I like the suffix eqFree (1 character shorter!). It's still much faster to type than most of the existing lemma names with loads of unicode. @mildsunrise do you have an alternative middle-ground suggestion?
What a wonderful discussion! My first instinct was to reply along the same lines as what @MatthewDaggitt said, as my experience of wiring in specific proofs lead to subst-hell too. But I am indeed pleased to see that proof-irrelevance is the perfect weapon to take care of that. [I'm still a big fan of proof relevance by default, but for things like the natural numbers, or anything else with decidable equality, that would be a mighty dumb hill to die on. It's not actually that simple, but that's a discussion for another day.]
@MatthewDaggitt ah, I see, you want to do it in 2 steps, right?
in v3, ++-∷ʳ will be changed to the same lemma as ++-∷ʳ-eqFree, and then in v4 we remove ++-∷ʳ-eqFree. did I get that right?
I like the suffix eqFree (1 character shorter!). It's still much faster to type than most of the existing lemma names with loads of unicode. @mildsunrise do you have an alternative middle-ground suggestion?
I'm not feeling very creative today, so let's go with -eqFree :) later I'll prepare the PR
I'm not feeling very creative today, so let's go with
-eqFree:)
Yes... 'rename+deprecate' PRs can slightly drain the creative life out of stdlib development.
But there is (can be?) a kind of 'raking the stones in a Zen garden' aspect to it, too...? ;-)
in v3, ++-∷ʳ will be changed to the same lemma as ++-∷ʳ-eqFree, and then in v4 we remove ++-∷ʳ-eqFree. did I get that right?
Yes, that sounds about right. Slow and steady wins the race.
@JacquesCarette I'm still curious about
I'm still a big fan of proof relevance by default, but for things like the natural numbers, or anything else with decidable equality, that would be a mighty dumb hill to die on. It's not actually that simple, but that's a discussion for another day.

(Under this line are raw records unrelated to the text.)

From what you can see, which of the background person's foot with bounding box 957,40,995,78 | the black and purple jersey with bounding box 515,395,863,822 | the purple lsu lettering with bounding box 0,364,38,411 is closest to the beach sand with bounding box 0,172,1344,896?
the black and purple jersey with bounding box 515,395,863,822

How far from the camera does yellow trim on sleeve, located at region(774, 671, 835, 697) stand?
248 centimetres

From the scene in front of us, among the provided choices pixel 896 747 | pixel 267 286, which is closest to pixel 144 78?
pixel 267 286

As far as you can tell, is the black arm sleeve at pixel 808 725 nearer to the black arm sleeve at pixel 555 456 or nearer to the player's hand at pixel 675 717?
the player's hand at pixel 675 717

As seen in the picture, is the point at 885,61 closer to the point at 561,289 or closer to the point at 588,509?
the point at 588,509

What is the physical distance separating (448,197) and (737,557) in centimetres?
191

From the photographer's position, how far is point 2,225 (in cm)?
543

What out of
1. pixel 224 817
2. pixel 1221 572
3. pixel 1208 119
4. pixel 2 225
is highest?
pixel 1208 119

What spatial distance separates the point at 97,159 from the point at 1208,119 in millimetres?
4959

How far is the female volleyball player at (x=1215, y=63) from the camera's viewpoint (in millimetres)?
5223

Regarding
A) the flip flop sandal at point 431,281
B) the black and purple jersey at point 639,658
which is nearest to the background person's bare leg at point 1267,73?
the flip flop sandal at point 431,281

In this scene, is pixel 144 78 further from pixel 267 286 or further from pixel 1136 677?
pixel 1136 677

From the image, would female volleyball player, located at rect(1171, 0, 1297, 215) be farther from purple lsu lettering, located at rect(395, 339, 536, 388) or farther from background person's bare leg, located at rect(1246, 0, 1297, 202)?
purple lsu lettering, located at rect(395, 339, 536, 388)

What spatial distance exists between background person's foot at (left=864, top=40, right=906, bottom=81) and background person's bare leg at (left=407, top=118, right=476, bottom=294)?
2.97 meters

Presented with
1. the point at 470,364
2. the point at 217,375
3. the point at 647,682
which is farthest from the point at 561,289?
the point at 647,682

if you ever write about this in the future, I'd be happy to read it :)
On the 'not that simple', it starts with a simple observation: let G and H be enormous numbers (like Graham's number or TreeT(4), which are expressible in Agda but effectively impossible to write down). Then 2^G * 3^H = 3^H * 2^G is "obviously true" -- but refl is both a) an impossible-to-verify proof of that, and b) equivalent to the obvious proof (using +-comm and enough laziness) by the fact that all proofs of decidable equalities are equivalent.
So there are equalities that are provable in Agda, that are for decidable things, but where refl will never in anyone's lifetime be accepted as a valid proof.